HUMANZ           Humanities     Aotearoa New Zealand

 

The HUMANZ Logo



 

The two components of the logo are a palm tree from a Cretan vase from about 1900 BC and a hei or Maori fish hook amulet from early North Island New Zealand. They combine to represent the partnership between Maori and Pakeha which, in our history, is symbolised by the Treaty of Waitangi.

These images also refer to the natural world which sustains us. By suggesting how the land and sea of New Zealand have become caught up in the global flow of cultures, they signify continuing cultural change.

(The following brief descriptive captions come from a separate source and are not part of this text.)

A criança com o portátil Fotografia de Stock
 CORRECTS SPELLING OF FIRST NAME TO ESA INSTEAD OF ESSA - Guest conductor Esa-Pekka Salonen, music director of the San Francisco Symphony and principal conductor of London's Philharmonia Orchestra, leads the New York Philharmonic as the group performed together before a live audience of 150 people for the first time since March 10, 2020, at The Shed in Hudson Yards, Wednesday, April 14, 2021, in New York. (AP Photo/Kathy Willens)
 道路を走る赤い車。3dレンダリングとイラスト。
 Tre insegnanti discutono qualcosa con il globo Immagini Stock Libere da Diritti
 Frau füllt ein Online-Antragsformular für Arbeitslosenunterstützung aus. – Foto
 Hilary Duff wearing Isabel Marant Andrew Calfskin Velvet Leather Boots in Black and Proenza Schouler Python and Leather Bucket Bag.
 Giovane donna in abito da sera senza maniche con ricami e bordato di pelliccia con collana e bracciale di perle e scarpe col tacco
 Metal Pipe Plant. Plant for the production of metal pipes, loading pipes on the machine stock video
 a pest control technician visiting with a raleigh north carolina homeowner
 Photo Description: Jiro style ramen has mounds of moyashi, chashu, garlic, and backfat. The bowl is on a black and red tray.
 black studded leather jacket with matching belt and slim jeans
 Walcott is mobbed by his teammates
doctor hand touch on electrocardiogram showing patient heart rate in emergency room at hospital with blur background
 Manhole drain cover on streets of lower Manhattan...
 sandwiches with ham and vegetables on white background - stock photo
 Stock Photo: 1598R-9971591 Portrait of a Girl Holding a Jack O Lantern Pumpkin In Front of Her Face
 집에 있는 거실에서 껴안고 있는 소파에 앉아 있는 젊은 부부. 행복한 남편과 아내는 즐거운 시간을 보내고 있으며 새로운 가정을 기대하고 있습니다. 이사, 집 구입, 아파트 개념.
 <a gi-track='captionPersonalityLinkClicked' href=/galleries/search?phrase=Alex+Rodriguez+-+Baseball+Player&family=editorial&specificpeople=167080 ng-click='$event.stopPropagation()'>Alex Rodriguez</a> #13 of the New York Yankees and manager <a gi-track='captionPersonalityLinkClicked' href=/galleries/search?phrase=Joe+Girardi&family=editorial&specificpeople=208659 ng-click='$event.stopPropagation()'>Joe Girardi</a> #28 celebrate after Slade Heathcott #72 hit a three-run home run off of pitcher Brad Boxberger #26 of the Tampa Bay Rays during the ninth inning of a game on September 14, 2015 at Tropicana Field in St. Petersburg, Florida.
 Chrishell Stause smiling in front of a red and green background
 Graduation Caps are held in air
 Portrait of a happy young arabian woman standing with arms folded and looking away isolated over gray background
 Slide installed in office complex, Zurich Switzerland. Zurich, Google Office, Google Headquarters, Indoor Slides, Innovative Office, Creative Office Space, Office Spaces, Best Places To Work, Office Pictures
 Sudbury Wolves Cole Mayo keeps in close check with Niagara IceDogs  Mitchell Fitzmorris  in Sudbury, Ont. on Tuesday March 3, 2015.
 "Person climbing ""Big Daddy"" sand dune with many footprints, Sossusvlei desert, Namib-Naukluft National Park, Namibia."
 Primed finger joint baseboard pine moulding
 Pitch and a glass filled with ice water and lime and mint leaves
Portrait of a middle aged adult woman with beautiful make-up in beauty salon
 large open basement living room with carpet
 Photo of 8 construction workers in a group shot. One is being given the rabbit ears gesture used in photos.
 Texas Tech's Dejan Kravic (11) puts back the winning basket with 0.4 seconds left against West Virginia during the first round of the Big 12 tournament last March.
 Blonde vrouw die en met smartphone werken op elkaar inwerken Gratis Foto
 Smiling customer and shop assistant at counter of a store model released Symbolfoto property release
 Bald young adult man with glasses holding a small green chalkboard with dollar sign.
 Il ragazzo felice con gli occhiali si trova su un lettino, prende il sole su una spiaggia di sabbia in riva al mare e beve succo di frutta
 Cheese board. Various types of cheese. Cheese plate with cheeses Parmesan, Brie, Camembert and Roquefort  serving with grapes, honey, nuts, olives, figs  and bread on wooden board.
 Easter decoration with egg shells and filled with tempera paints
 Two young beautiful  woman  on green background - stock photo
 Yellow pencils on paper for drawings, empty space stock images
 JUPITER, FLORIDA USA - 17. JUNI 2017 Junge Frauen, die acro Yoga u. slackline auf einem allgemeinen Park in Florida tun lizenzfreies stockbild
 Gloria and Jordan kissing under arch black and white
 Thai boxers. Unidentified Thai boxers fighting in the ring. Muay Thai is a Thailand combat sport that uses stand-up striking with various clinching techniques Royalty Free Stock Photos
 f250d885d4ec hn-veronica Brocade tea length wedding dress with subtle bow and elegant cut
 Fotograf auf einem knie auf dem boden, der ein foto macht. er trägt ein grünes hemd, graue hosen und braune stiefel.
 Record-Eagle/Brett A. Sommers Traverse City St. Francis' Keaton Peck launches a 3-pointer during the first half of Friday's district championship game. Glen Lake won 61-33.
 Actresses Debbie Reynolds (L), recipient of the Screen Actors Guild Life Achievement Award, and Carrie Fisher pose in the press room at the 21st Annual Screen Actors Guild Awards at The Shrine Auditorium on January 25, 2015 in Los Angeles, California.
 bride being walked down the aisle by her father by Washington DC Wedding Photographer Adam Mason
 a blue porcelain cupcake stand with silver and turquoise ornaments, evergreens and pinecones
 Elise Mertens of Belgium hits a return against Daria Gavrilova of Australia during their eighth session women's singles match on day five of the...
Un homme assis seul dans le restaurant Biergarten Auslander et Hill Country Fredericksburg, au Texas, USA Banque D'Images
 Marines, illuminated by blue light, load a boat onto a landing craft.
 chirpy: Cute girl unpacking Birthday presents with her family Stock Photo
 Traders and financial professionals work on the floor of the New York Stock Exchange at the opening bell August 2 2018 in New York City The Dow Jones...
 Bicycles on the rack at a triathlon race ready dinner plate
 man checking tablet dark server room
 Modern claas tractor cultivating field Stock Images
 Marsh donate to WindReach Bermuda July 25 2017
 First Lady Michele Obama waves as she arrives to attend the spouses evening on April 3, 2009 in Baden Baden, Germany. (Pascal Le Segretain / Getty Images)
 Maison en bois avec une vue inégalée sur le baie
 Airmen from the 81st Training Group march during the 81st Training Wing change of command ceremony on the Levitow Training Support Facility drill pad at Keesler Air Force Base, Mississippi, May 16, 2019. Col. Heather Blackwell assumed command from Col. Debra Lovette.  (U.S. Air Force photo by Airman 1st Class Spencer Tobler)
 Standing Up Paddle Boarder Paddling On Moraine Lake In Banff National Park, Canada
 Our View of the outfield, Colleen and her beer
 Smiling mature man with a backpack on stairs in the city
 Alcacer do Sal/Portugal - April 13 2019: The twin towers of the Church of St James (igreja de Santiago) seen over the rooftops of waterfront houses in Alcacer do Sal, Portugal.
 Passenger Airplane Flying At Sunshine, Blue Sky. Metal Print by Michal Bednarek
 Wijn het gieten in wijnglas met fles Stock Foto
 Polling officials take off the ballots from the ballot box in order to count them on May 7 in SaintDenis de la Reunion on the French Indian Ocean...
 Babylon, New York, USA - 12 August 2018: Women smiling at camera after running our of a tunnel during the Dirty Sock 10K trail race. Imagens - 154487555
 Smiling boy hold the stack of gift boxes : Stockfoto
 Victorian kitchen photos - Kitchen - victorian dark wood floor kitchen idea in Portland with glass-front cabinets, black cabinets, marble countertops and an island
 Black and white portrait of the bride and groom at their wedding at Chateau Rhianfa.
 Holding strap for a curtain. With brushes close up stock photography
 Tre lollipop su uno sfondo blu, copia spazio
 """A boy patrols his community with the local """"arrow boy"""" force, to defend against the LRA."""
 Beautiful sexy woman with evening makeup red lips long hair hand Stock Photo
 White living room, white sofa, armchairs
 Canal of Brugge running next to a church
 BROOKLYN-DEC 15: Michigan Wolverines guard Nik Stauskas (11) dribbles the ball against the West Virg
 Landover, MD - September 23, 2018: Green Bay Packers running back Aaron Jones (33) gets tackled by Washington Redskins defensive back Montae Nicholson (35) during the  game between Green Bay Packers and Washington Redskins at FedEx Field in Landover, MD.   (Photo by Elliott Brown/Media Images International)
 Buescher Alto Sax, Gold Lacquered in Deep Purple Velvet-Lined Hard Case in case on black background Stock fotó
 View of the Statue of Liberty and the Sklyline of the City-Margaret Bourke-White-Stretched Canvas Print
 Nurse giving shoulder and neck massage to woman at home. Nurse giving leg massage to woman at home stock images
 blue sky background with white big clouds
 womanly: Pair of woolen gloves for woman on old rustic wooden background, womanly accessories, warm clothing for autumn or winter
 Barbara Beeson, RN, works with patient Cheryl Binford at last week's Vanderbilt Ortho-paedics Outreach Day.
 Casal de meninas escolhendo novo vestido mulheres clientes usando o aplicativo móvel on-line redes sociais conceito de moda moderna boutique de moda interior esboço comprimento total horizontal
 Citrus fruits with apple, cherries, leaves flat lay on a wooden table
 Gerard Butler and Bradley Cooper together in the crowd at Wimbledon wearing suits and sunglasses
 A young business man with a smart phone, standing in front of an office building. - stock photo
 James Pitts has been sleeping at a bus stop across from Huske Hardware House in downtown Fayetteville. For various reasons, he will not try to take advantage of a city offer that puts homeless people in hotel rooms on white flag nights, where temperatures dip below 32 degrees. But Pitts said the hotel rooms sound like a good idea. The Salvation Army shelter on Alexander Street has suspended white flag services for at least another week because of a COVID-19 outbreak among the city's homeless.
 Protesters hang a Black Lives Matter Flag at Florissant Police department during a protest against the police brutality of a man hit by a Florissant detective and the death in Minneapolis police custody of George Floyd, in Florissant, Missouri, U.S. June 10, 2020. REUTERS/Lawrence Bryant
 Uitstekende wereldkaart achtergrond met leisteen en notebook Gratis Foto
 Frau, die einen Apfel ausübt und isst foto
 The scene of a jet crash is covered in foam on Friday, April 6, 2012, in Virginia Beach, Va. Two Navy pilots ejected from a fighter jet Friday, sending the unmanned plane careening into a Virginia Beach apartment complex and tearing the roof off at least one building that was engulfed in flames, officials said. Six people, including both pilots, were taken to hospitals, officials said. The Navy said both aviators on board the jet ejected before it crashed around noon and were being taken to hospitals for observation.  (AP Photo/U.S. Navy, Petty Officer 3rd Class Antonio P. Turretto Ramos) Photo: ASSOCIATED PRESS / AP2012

The fish hook is a reminder of the Polynesian cultural innovator Maui who by “fishing up” the islands of the Pacific created a pathway from Asia to the Pacific just as, together with the palm, it also suggests the ships which linked Europe to New Zealand.

The Cretan palm is a reminder of the invention of writing, specifically the development of syllabic script at Phaestus in the same period.

Language, spoken and written, is the foundation of the humanities/aronui as the gathering together of cultural knowledge. Our logo images the arts and humanities endlessly interacting with each other, creating and interpreting our cultures.

Logo design by John Bevan Ford (Ngati Raukawa ki Kapiti) 1996

The completed logo (above right) was designed by Mark McGuire, School of Design, University of Otago.